Is this evidence of a terrorist conspiracy with al-Awlaki at the center? Perhaps more evidence will surface, but it seems to be another case of reversing cause and effect. Acts of violence are in response to the humiliation and hatred some people feel towards occupation, killing of innocents, night raids and drone attacks. The rage cannot be quenched by targeting and killing alleged leaders who, in the end, are replaced by others. According to the FOX News account, al-Awlaki was "not believed to be an operational leader, but a spokesman." Al-Awlaki denied that he had instructed Hasan to carry out the Fort Hood shootings but thought they were heroic. TheNew York Times reported that while al-Awlaki "denounced the September 11 attacks," he became a "dangerous radicalizing force," who issued "eerily calm justifications for violence," which grew "steadily more approving of anti-Western violence," especially after being imprisoned in Yemen in 2006 and 2007. (New York Times, October 1, 2011)
Every American adult knows what an armed conflict is. The U.S. is engaged in armed conflict in Afghanistan and Libya. It engaged in combat in Iraq from 2003-2011. Thus, every American knows that the U.S. is not engaged in an armed conflict in Yemen -- not a real armed conflict. Nevertheless, President Obama placed an American citizen in Yemen on a kill list. Anwar al-Awlaki and several other people were killed on September 20 by a "barrage" of missiles launched from drones operated by the CIA.
The president and his officials know that it is unlawful to kill persons in this way outside of armed conflict hostilities. So they have been asserting the U.S. is in a worldwide "armed conflict with al Qaeda, the Taliban and associated forces." This assertion defies common sense. So officials also assert we have a right to kill persons who pose an "imminent" threat under the law of self-defense. In fact, the law of self-defense, found in the U.N. Charter, permits force in self-defense on the territory of a state if the state is responsible for a significant armed attack.

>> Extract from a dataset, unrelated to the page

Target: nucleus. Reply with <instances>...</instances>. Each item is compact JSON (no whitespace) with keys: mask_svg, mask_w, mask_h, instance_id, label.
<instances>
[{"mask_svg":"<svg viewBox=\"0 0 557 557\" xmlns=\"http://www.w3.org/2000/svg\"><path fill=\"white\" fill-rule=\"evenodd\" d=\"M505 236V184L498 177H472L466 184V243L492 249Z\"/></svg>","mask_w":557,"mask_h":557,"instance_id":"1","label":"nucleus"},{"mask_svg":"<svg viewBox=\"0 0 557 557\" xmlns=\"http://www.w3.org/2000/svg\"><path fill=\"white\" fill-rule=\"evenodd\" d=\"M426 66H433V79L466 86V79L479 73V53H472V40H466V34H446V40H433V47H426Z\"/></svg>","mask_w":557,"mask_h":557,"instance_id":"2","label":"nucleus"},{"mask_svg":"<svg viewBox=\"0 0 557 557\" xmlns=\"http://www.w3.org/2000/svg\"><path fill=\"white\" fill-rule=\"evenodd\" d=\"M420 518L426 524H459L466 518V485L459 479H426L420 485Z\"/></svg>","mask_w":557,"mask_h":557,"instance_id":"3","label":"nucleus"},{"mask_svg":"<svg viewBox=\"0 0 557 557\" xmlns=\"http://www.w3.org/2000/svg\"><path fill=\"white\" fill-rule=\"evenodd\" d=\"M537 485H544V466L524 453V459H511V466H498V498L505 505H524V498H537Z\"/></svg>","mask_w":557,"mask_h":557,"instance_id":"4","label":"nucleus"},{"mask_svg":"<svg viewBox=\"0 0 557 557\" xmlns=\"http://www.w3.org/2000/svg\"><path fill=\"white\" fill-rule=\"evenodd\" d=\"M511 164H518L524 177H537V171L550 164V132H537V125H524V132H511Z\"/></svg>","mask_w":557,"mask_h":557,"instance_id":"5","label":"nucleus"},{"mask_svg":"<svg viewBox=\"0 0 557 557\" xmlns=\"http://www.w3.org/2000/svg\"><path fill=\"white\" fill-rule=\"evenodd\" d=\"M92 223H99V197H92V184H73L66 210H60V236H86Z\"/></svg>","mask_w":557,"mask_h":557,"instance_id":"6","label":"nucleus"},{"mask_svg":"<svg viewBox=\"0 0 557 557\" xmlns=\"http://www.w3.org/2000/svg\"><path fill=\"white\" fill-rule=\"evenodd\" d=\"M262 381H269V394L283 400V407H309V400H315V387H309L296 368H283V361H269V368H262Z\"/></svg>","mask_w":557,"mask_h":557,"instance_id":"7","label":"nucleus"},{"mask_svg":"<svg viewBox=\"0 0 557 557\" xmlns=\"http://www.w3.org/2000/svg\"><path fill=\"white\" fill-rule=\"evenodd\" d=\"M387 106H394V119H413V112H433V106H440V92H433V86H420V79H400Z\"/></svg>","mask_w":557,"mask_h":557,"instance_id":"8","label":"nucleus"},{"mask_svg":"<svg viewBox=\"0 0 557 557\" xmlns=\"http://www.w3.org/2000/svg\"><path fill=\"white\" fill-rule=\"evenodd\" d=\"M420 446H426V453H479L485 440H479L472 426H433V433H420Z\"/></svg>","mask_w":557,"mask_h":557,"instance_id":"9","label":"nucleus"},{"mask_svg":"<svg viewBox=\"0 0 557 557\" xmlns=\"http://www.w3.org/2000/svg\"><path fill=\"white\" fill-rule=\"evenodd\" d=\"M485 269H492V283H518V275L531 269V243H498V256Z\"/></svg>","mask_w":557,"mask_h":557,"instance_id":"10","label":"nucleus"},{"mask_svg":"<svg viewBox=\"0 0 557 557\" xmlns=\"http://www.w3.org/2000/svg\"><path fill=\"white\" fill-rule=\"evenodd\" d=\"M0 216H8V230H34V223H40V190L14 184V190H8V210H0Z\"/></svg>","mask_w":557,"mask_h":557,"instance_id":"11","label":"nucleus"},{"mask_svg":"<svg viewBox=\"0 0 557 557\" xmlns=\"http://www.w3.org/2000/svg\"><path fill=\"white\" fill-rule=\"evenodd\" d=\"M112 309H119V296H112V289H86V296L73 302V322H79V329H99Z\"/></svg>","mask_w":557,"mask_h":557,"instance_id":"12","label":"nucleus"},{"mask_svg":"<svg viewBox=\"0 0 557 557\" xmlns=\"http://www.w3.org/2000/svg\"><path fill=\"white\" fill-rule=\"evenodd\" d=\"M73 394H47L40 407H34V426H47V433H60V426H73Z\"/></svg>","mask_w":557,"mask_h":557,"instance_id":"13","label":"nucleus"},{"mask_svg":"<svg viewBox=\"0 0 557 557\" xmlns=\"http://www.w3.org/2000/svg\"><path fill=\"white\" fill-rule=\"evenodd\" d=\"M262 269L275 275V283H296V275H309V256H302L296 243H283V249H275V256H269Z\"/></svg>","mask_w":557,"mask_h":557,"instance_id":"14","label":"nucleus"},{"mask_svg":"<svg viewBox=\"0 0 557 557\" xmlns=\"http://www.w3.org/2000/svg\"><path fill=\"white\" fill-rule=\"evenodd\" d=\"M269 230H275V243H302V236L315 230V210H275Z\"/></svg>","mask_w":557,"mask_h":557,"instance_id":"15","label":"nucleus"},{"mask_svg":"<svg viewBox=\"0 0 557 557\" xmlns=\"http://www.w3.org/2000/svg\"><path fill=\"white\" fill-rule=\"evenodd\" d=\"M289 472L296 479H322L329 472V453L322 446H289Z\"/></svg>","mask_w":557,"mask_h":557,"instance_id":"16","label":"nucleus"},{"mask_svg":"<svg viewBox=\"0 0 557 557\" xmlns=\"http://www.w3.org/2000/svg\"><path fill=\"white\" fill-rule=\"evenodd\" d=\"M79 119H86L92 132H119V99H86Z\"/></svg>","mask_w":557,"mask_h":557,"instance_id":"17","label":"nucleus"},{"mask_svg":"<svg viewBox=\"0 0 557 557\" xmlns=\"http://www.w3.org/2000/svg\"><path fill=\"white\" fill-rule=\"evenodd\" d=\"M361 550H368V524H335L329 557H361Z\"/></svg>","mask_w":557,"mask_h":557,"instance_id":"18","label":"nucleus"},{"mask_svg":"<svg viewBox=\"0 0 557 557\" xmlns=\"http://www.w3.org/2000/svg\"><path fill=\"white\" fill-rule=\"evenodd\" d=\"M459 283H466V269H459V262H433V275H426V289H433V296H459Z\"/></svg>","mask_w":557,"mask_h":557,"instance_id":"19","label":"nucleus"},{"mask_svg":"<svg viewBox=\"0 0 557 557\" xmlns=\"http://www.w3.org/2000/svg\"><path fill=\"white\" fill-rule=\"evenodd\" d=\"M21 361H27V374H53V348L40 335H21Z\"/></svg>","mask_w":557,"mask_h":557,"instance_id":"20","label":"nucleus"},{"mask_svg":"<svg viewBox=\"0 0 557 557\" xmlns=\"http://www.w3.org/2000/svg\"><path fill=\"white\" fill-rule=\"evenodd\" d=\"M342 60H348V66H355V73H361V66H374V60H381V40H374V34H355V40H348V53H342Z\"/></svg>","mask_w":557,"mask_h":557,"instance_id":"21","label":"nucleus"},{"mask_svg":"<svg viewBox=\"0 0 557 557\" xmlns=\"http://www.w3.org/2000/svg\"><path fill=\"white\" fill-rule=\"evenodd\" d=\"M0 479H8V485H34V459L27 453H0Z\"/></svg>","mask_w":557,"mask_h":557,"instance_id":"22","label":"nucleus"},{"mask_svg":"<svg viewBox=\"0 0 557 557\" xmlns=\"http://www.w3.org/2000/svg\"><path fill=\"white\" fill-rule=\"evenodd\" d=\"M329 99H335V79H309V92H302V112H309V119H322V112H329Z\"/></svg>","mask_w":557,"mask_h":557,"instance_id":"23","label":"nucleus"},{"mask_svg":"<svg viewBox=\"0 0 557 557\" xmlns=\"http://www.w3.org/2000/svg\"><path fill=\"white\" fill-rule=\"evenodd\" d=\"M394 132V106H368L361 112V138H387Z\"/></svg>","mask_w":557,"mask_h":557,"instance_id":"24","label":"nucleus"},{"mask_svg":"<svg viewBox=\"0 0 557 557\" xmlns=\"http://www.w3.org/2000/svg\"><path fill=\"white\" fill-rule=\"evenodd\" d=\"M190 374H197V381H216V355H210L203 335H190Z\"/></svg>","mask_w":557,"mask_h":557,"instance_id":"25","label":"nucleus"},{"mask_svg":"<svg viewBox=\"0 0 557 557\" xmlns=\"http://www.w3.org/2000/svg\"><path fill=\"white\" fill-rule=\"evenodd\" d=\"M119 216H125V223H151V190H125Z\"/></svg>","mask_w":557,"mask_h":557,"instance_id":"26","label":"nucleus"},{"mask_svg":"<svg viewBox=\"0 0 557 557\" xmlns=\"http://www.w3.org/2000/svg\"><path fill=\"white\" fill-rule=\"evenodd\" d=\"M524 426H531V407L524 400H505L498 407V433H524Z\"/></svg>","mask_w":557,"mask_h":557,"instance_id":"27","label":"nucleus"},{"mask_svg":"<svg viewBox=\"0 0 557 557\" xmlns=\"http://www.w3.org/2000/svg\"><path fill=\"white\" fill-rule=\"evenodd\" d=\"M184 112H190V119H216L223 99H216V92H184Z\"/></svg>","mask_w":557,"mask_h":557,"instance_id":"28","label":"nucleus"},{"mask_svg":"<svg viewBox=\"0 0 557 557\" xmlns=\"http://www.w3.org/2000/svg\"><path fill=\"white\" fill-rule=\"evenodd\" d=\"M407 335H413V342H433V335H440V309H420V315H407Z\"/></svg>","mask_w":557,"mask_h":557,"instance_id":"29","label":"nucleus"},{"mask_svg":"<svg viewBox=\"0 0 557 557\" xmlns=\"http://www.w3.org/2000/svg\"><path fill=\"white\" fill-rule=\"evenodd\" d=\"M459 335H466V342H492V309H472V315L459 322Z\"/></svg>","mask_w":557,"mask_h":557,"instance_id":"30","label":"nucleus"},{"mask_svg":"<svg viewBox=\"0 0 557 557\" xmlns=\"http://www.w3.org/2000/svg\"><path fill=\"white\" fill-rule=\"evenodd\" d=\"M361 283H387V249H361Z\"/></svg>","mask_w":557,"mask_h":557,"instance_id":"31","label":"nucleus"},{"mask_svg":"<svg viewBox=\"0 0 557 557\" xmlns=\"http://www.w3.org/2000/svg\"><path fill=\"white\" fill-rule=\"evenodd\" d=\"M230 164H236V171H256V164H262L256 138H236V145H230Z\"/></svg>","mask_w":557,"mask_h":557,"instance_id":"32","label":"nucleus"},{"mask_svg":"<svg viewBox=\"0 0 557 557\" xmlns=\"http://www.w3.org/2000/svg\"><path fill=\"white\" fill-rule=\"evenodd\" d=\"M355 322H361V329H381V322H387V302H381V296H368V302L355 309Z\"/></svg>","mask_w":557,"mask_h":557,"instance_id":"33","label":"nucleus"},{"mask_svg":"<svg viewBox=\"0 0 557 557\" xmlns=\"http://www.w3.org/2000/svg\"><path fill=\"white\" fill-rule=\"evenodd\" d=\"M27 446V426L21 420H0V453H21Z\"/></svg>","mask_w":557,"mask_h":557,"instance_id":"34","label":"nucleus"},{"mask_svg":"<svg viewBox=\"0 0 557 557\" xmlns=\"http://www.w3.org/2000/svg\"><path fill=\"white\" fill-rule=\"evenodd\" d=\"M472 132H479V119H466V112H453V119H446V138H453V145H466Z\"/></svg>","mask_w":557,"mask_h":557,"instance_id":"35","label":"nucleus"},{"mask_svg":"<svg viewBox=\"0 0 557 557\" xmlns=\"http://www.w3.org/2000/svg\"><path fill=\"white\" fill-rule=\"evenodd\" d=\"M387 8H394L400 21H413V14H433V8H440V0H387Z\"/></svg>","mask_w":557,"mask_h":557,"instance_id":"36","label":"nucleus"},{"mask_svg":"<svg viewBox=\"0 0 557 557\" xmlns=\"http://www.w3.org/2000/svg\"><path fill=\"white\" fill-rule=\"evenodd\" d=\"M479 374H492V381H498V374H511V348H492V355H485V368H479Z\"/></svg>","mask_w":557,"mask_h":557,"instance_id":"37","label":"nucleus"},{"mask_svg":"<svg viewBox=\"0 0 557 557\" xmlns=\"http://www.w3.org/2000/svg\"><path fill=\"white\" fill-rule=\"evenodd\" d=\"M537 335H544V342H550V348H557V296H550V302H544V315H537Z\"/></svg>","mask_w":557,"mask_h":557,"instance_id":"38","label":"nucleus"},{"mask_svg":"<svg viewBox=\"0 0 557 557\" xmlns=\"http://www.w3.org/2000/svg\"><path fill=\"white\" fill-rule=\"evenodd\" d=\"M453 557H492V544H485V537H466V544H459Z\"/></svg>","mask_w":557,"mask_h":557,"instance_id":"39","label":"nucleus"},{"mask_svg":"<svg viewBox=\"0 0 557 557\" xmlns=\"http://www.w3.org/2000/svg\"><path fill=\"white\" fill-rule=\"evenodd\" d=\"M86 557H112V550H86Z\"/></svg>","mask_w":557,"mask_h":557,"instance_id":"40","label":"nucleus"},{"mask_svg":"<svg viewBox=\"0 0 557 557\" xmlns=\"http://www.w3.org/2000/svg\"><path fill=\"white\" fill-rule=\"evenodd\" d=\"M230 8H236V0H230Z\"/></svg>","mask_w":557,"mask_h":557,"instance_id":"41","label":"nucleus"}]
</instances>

Yemen is not responsible for any significant armed attacks.
So are we seeing a repeat of the famous "torture memo" strategy? Arguments are being asserted that are just plausible enough to keep Congress, the courts and U.S. allies at bay so targeted killing can continue. Where we once debated the legality, morality and effectiveness of "harsh interrogation methods", we now discuss the legality of intentionally killing of suspected terrorists far from any actual armed conflict hostilities. In other words, the end justifies the means, especially with a plausible-sounding legal cover story.